La C.S.C.V. ayant présenté sa demande oralement à l'audience conformément aux dispositions de l'article 843 du Nouveau Code de Procédure Civile, c'est à tort que l'Agence de BRETAGNE conteste la validité de la saisine de ce Tribunal.
En conséquence il convient de rejeter l'exception d'incompétence et celle aux fins de non-recevoir formulées par la défenderesse.

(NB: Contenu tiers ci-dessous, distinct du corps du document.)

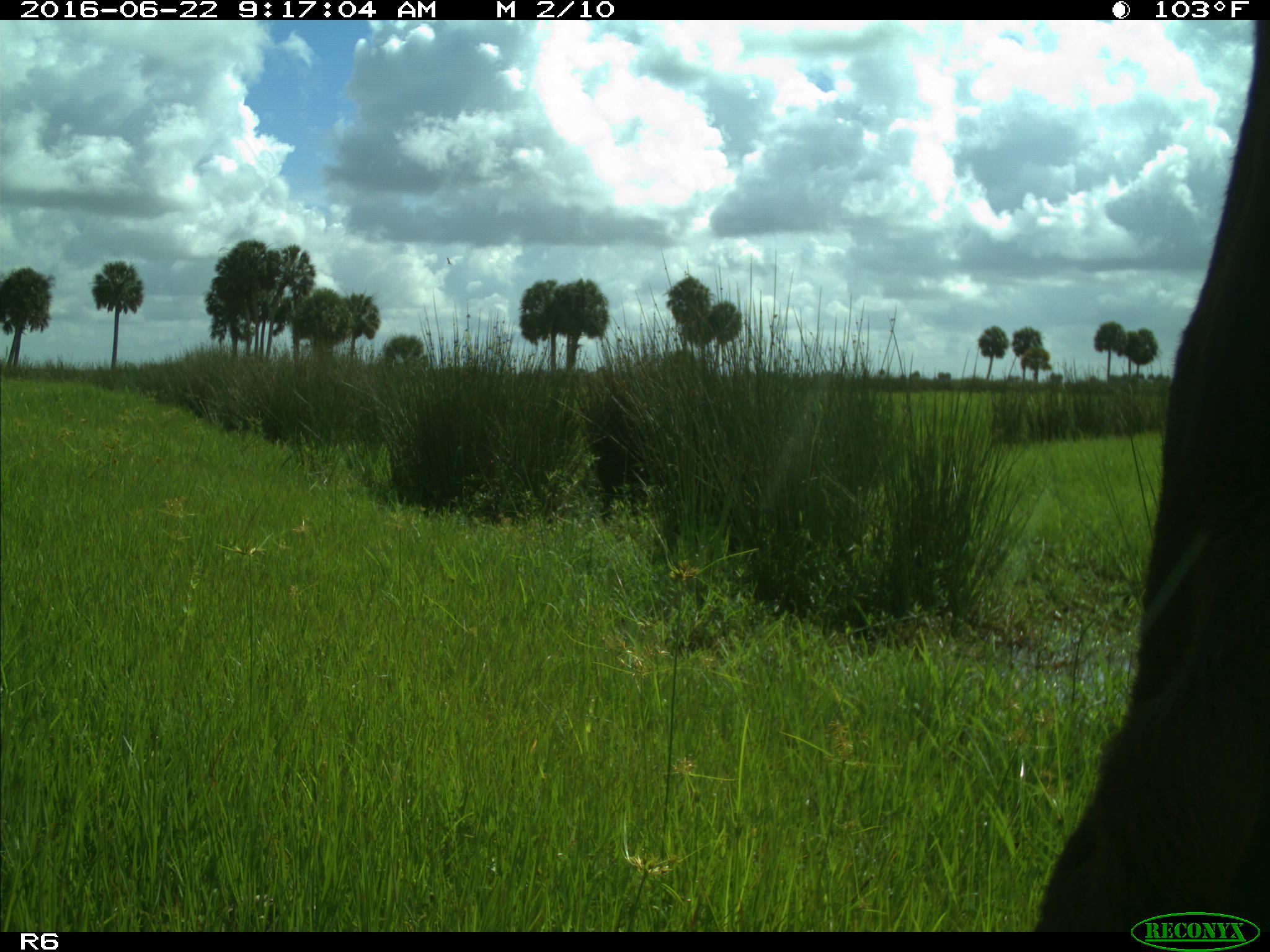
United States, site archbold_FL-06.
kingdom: Animalia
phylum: Chordata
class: Mammalia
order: Artiodactyla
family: Bovidae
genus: Bos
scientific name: Bos taurus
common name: domestic cow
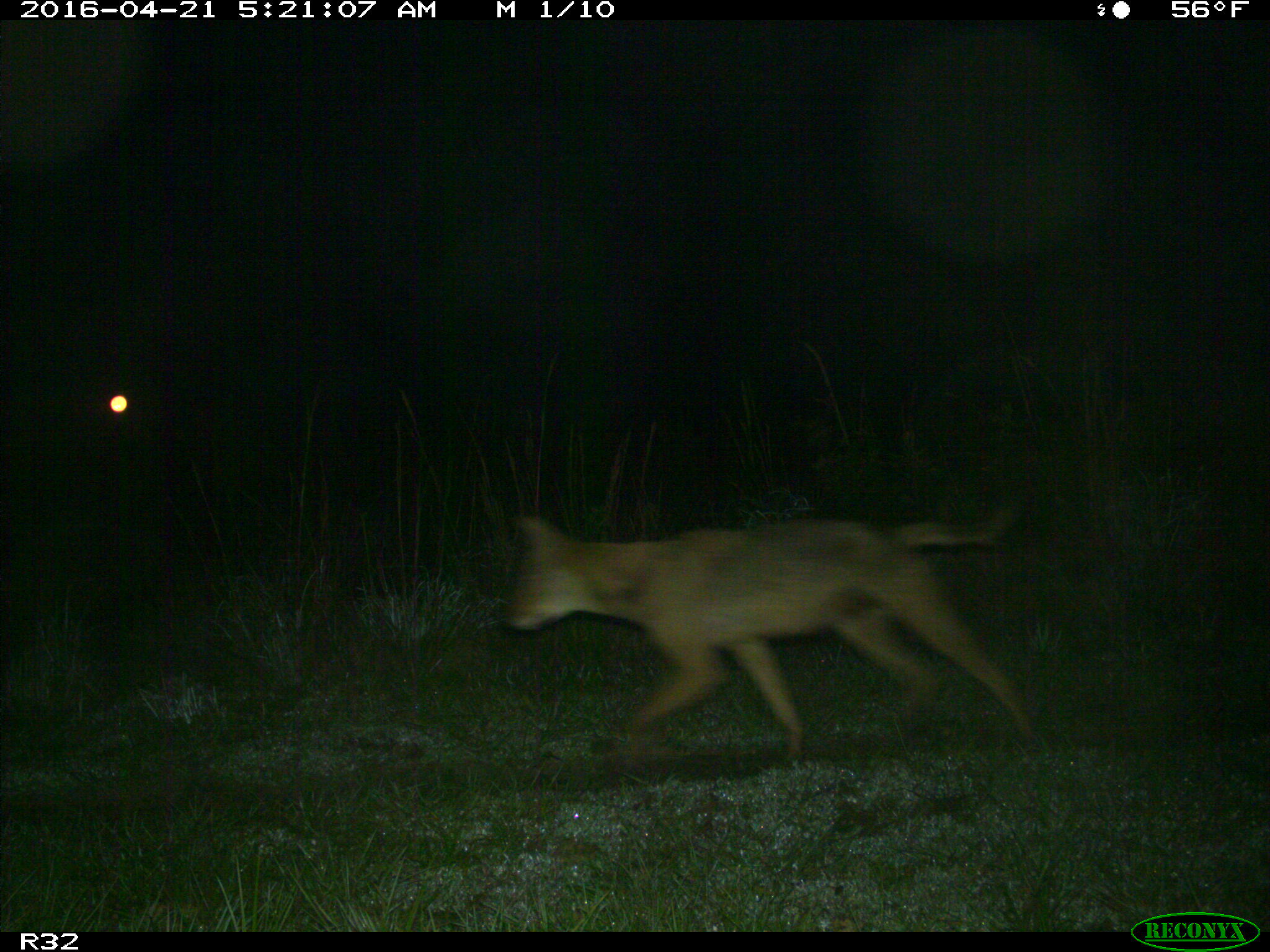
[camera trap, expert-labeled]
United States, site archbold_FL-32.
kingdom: Animalia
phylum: Chordata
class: Mammalia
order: Carnivora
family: Canidae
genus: Canis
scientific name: Canis latrans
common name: coyote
Canis latrans (coyote).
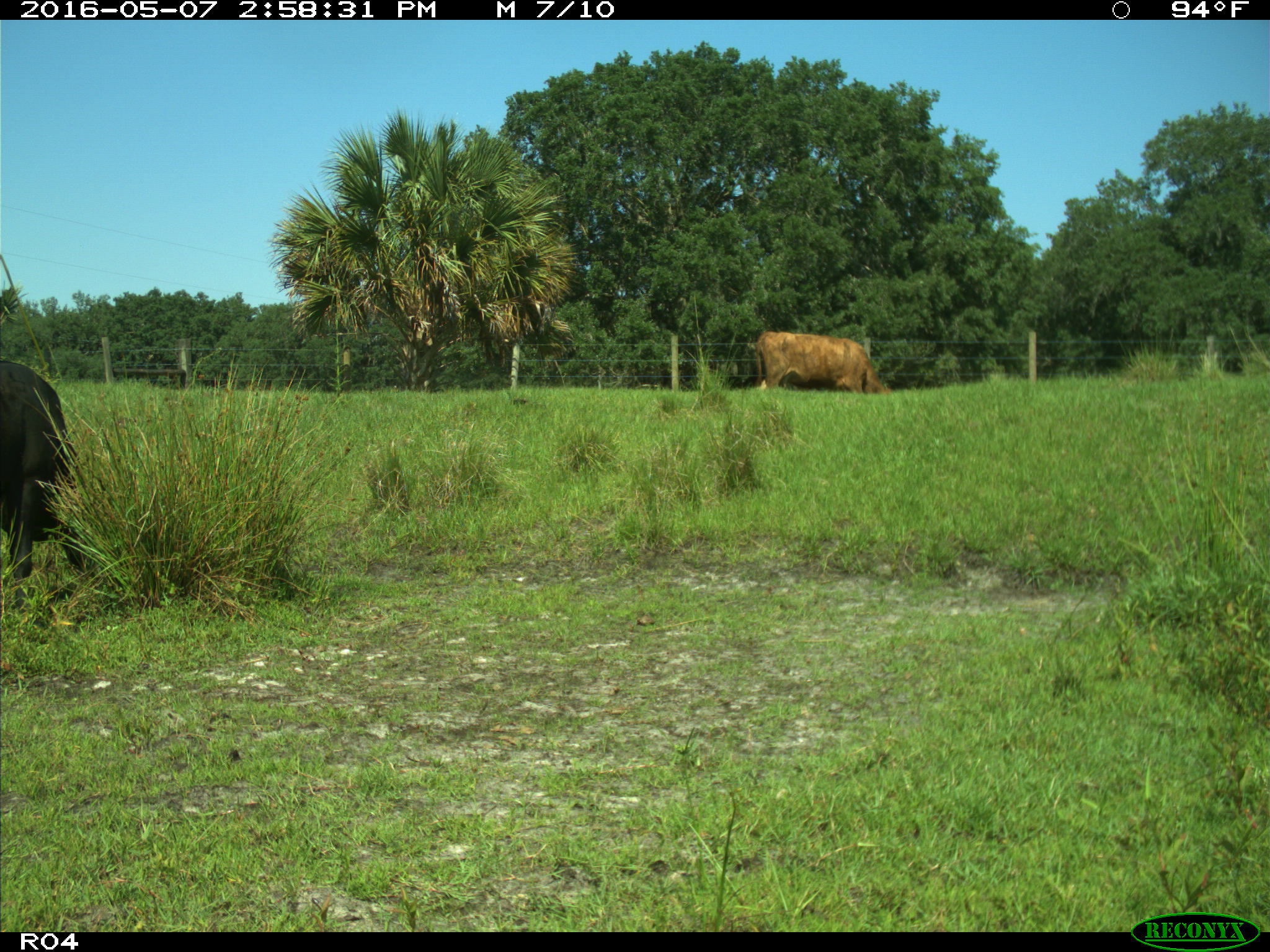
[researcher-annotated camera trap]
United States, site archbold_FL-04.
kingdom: Animalia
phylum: Chordata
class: Mammalia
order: Artiodactyla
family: Bovidae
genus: Bos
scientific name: Bos taurus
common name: domestic cow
Bos taurus (domestic cow).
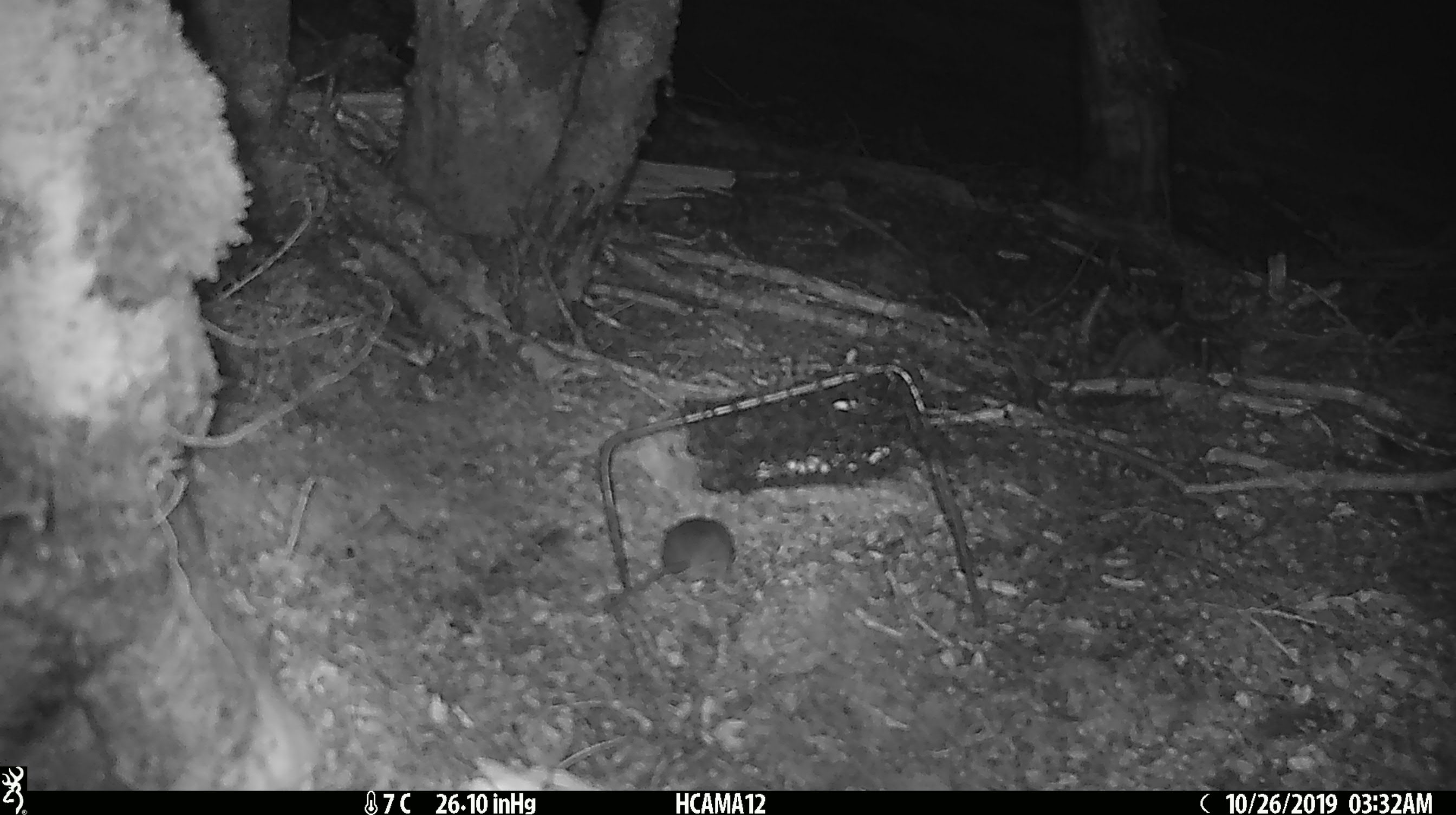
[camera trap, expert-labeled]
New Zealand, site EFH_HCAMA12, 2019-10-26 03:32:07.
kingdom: Animalia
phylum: Chordata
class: Mammalia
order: Rodentia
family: Muridae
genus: Mus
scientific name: Mus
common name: mouse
Mouse (Mus).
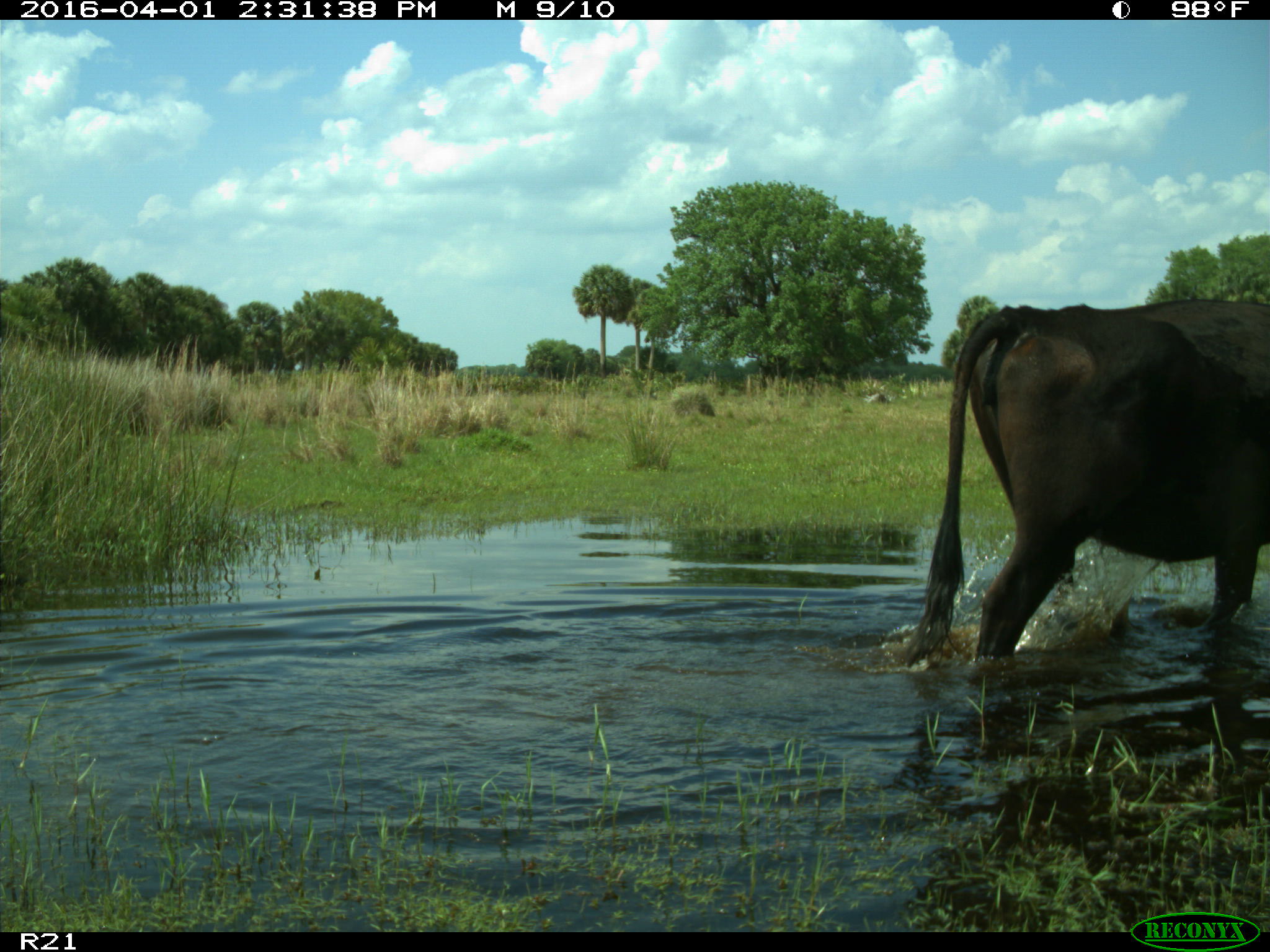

2°) SUR LA CLAUSE LITIGIEUSE :
Il figure au contrat conclu entre les parties la clause suivante :
« Cependant si le locataire résilie le présent bail dans les conditions légales avant la fin de cette durée contractuelle, ou si le bail est résilié judiciairement par anticipation, le locataire qui demandera la résiliation anticipée ou contre lequel interviendra un jugement de résiliation devra rembourser au propriétaire, au prorata temporis de la durée non courue, la part de frais et honoraires versés par celui-ci lors de la réalisation de la présente location. »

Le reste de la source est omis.